Small-angle approximation
For small angles $\theta \ll 1$, the motion is harmonic: \begin{equation} \ddot \theta + \frac{2qE}{ml} \theta = 0 \quad \Rightarrow \quad \theta(t) = \theta_0 \cos \omega t, \quad \omega =\sqrt{\frac{2qE}{ml}}, \end{equation} with $\theta_0 \ll 1$ the initial deviation and where we assumed that the initial angular velocity is zero for simplicity. In case $\mathbf E = E \hat{\mathbf x}$, the dipole moment becomes \begin{equation} \mathbf p(t) = p_0 \left( \cos \theta(t) \, \hat{\mathbf x} + \sin \theta(t) \, \hat{\mathbf y} \right) \simeq p_0 \left( \hat{\mathbf x} + \theta_0 \sin \omega t \, \hat{\mathbf y} \right). \end{equation}
Friction and radiation loss
So far we have ignored the effect of friction for a dipole placed in some medium or the inevitable energy loss from radiation since the charges are accelerated.
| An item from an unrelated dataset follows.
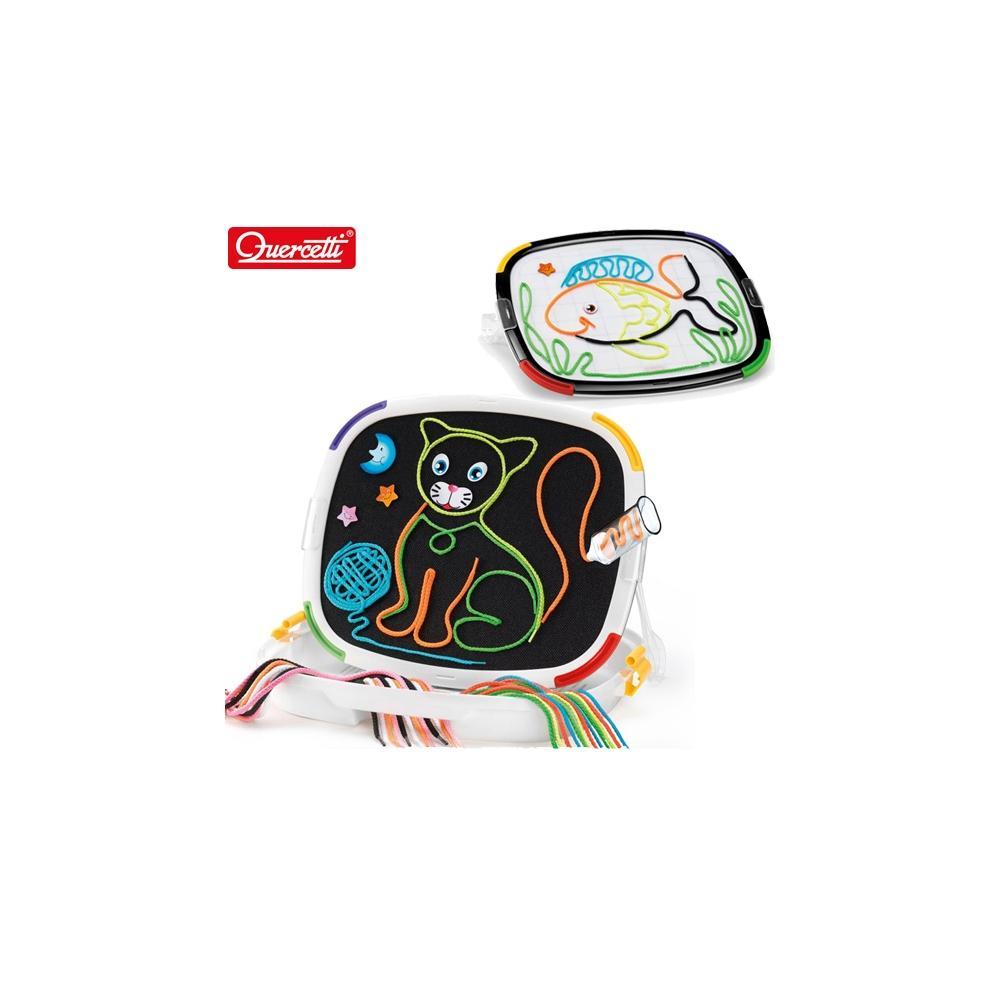 디럭스 어린이 유아 장난감 실로그리는 매직보드 초등학교 장난감 5살장난감 3살장난감 4살장난감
However, this is different from standard dipole radiation where the dipole moment has a fixed direction but an oscillating magnitude. The average radiated power of a free rotating dipole with fixed magnitude goes as $\omega^4$. A higher $\omega$ corresponds to faster accelerating charges and more radiation loss.
Conclusion
So in conclusion, small deviations from equilibrium result in harmonic motion of the dipole moment around equilibrium. For larger deviations, the motion is still oscillatory but not harmonic (the frequency will depend on the amplitude). If the initial velocity is large enough, the motion is circular (for motion outside of the separatrix in phase space). In this case, the dipole is rotating instead of oscillating.
However, all motion is damped even in absence of friction due to dipole radiation. For circular motion the power loss goes initially as the fourth power of the frequency.